What is asked - Gather every line below that contains the string "instances" and copy each one out. Only matches with the same capitalization count.

Supplied material -
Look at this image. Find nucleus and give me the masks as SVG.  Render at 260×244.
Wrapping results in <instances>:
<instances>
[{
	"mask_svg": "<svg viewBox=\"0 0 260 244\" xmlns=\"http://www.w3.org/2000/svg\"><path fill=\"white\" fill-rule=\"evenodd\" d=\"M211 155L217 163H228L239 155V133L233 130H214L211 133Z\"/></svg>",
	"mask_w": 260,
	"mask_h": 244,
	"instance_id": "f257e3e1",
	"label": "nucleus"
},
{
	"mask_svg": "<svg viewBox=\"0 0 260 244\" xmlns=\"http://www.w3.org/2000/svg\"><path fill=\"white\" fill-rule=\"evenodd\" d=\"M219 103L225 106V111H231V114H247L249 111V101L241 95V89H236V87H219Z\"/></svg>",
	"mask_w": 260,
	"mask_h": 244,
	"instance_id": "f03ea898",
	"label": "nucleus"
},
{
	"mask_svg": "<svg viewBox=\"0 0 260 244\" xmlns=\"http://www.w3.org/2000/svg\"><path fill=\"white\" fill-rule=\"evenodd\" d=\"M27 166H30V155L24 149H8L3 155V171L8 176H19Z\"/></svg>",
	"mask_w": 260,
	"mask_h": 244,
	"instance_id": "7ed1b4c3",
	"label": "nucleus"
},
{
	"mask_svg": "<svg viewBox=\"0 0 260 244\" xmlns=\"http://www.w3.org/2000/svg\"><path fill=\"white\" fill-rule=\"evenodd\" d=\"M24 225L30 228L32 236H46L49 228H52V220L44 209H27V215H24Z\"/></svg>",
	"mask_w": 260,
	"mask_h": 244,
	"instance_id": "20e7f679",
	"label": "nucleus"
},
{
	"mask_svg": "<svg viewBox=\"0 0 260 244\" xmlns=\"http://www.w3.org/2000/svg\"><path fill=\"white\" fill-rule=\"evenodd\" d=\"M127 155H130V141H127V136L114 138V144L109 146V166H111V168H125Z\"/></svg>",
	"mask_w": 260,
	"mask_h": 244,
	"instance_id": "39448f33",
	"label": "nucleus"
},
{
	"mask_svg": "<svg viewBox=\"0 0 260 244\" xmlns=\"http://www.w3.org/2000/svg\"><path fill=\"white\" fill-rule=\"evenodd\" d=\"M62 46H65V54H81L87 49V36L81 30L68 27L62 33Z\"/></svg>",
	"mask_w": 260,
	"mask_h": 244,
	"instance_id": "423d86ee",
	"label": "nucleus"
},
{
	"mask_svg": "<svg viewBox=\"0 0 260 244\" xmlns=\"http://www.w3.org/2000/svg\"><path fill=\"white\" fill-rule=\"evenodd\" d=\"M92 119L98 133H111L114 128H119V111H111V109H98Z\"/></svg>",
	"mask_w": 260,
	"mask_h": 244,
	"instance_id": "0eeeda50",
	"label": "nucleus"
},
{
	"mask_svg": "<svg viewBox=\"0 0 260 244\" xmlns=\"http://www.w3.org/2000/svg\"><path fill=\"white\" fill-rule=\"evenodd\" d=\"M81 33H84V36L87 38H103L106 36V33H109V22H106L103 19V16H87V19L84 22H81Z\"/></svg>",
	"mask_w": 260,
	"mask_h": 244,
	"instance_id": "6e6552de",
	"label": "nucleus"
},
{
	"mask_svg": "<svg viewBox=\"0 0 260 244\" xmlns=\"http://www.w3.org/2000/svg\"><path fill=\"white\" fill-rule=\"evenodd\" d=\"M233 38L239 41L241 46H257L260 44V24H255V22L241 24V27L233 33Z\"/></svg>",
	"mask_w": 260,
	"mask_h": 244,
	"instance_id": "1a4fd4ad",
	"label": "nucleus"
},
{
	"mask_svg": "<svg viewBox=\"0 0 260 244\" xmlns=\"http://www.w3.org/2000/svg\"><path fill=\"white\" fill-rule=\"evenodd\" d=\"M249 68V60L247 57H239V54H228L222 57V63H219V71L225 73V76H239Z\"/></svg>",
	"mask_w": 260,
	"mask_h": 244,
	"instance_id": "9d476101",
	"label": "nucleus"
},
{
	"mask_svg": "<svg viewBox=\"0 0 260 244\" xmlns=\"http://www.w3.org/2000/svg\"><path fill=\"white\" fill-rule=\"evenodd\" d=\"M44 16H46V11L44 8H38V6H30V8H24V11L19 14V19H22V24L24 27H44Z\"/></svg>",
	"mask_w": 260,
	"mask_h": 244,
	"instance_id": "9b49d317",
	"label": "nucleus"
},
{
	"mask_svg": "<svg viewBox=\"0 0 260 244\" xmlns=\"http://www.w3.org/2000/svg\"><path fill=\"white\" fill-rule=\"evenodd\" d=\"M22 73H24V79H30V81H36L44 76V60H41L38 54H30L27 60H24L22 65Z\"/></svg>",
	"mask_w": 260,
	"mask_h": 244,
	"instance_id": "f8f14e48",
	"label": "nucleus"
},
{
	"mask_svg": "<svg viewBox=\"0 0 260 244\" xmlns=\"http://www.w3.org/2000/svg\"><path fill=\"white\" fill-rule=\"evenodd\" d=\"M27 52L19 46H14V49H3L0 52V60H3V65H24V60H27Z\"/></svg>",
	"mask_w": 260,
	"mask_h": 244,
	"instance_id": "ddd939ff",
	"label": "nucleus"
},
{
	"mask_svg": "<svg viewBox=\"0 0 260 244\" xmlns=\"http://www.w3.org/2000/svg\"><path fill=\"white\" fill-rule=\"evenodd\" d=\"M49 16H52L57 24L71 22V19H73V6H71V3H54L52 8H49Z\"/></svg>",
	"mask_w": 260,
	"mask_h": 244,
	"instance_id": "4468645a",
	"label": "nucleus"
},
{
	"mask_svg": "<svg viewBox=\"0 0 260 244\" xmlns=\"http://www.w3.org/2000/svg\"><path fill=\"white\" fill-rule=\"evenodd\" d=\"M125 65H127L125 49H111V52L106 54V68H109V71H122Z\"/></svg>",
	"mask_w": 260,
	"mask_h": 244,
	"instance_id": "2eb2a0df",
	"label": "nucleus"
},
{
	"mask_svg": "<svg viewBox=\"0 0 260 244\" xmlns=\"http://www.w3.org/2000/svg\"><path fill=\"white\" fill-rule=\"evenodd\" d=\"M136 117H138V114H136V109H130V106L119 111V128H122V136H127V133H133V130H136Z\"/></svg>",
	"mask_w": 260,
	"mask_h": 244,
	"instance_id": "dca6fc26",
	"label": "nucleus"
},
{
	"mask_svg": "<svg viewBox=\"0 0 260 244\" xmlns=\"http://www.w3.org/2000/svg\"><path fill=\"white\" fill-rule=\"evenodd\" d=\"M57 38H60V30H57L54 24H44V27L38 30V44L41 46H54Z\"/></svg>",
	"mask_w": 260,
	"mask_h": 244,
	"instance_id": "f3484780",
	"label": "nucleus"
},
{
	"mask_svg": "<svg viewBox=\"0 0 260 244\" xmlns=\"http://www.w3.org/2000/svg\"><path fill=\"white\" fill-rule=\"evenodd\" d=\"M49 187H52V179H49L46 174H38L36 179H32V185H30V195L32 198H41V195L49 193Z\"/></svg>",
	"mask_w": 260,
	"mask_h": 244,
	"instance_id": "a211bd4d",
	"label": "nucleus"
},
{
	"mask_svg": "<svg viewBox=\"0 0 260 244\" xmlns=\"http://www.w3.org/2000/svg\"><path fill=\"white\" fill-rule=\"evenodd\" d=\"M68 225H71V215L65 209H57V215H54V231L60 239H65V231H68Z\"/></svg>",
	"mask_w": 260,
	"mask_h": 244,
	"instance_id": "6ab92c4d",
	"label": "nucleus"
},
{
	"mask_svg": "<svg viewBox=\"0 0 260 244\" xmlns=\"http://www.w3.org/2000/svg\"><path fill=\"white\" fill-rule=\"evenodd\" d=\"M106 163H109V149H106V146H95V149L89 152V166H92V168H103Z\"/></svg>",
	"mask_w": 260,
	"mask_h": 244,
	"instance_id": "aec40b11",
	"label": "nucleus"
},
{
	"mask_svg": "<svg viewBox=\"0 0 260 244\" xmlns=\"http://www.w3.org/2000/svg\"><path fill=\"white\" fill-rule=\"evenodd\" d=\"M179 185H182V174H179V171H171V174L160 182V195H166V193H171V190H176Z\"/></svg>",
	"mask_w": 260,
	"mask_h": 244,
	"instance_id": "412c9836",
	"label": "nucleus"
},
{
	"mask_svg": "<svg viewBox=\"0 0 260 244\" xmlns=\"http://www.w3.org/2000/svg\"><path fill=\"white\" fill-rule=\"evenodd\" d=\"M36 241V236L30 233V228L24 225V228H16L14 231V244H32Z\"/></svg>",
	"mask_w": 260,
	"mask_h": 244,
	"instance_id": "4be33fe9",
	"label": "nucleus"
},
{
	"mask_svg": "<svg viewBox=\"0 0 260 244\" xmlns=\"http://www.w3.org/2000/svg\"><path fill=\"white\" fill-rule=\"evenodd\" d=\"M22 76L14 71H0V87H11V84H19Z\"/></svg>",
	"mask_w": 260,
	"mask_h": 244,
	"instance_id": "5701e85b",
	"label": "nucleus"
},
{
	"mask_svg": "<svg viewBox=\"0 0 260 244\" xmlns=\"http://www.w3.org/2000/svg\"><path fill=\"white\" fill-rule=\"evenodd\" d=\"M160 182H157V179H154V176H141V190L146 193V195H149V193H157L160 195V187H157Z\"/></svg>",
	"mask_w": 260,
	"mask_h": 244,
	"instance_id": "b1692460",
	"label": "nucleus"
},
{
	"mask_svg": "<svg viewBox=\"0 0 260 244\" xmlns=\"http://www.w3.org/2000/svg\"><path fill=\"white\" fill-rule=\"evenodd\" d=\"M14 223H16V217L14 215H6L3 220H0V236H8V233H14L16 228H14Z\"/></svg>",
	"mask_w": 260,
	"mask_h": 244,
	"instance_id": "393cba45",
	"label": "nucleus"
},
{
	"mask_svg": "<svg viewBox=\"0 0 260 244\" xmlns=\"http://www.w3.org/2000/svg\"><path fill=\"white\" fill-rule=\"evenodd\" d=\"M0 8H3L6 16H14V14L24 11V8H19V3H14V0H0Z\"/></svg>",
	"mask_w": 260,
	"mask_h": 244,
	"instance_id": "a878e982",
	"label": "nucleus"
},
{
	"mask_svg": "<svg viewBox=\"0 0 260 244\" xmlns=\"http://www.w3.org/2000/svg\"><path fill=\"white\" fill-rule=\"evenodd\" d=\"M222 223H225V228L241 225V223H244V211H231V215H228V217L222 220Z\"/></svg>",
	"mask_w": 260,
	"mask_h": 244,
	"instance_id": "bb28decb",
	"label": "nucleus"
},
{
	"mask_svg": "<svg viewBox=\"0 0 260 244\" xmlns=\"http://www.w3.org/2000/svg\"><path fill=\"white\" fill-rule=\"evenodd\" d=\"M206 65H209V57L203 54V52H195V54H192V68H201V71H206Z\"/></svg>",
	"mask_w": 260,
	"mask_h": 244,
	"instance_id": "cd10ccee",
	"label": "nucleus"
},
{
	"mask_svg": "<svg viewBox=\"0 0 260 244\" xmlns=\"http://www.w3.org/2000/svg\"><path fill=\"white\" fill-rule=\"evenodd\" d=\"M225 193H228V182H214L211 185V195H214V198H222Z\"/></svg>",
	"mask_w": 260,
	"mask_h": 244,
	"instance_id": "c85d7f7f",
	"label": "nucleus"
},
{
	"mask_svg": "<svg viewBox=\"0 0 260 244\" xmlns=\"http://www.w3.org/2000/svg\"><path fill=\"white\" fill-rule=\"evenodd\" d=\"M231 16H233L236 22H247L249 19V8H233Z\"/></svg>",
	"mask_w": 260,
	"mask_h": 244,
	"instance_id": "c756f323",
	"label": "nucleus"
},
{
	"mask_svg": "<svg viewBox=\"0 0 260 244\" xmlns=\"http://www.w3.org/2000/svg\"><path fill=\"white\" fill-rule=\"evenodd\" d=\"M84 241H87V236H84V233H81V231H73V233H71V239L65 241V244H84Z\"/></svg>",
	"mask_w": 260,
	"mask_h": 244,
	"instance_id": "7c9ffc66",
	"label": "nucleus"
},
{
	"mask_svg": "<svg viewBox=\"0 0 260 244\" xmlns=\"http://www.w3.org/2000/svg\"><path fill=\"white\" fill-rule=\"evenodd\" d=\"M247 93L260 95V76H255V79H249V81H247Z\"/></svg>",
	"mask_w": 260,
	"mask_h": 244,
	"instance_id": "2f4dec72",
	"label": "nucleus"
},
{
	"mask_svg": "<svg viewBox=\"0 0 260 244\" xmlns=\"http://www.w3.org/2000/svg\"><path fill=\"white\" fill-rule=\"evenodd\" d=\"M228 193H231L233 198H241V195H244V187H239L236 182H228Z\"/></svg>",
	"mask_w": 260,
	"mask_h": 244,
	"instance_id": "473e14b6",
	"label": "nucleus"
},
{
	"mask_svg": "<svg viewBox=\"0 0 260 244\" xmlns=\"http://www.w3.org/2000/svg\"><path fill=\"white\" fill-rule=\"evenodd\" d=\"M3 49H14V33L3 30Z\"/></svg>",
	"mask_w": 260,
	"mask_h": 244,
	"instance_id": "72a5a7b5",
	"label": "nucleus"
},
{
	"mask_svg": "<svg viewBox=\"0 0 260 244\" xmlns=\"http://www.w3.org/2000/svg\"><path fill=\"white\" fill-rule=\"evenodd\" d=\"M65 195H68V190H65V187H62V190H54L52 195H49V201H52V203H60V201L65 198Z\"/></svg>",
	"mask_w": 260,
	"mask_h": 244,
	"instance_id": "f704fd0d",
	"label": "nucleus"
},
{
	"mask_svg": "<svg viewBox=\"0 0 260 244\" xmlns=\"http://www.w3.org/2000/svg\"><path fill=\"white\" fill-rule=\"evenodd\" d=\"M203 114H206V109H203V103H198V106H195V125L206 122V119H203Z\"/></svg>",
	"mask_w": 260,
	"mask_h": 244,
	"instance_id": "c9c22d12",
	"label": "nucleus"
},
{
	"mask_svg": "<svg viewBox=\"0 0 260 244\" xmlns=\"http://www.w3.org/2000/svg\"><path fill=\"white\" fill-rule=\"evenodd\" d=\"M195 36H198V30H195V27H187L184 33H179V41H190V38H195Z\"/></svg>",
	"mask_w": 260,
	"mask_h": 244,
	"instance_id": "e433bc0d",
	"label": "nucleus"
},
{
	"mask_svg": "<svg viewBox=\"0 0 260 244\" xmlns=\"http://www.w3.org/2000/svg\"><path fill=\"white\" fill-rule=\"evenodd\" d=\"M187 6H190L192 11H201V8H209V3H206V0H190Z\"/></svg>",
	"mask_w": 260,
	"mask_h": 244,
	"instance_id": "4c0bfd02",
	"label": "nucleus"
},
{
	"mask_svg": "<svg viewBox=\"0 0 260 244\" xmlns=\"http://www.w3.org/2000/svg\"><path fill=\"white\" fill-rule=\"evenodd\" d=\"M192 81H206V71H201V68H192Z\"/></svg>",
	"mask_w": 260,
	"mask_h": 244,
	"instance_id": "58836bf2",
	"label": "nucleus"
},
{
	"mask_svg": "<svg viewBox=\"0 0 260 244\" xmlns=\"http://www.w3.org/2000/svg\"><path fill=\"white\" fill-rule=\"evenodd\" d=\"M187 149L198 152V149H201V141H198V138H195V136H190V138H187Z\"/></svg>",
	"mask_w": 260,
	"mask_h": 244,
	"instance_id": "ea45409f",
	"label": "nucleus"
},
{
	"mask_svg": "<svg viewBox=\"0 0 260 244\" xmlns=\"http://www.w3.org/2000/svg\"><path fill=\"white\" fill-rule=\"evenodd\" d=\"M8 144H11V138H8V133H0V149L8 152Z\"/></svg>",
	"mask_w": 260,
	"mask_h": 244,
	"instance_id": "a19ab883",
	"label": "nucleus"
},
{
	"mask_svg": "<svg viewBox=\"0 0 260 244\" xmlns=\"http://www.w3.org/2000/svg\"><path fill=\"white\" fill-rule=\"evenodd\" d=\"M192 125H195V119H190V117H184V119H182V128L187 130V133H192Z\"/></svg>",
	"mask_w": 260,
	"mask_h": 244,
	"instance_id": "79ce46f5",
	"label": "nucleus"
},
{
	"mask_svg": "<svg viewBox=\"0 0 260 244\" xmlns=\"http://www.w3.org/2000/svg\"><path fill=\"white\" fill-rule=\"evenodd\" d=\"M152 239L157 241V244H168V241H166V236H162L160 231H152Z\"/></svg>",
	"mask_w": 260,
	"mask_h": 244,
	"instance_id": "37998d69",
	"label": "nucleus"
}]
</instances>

Problem solution -
Wrapping results in <instances>:
<instances>
</instances>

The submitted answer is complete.